5)    Falta científica base robusta às aprovações já realizada. Falta também transparente nos dados e nos processos de aprovação (há processos inteiros que tramitam sob sigilo). A comunicação é cifrada e enviesada. As informações disponibilizadas pelas empresas são insuficientes para garantir a segurança das modificações genéticas e comprovar que as atividades decorrentes do uso das tecnologias não causam degradação adicional no ambiente em comparação com variedades não transgênicas.

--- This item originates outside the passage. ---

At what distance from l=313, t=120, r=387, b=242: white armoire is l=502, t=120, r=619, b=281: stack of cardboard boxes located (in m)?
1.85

6)   A isenção do monitoramento pós-liberação comercial vem sendo concedida a pedido das empresas próprias, confundindo a ausência de avaliação com a ausência de evidências de danos.

7)    O sucateamento programado das informações de fiscalização, monitoramento e controle sanitário e ambiental, associado ao desmonte das legislações fundiárias e ambiental, dá suporte à disseminação de transgênicos nos biomas brasileiros ao mesmo tempo em que garante a invisibilização dos danos. Um dos aspectos questionados pela ADI é justamente o impedimento legal de que estados e municípios atuem na fiscalização de OGMs.

8)    Avaliações do impacto ambiental e à saúde que garantam segurança à população e qualidade do ambiente não podem ser realizados tão somente com ferramentas da biologia molecular. Esse fato implica na necessidade de pluralidade científica, com apoio dos órgãos demais técnicos da administração pública, garantia de participação pública.

Afirmamos: a CTNBio é uma instituição relevante, que deve ser mantida e reforçada com base nos princípios da avaliação científica e da biossegurança, como também no Princípio da Precaução. Apenas assim limitarmos os riscos de sua desmoralização pela contaminação de procedimentos ali desenvolvidos em favor de interesses que ameaçam a credibilidade das instituições ea soberania nacional.

Estamos disponíveis a participar tanto do debate, caso o STF considere oportuno, como também de uma CPI sobre a atuação da CTNBio.”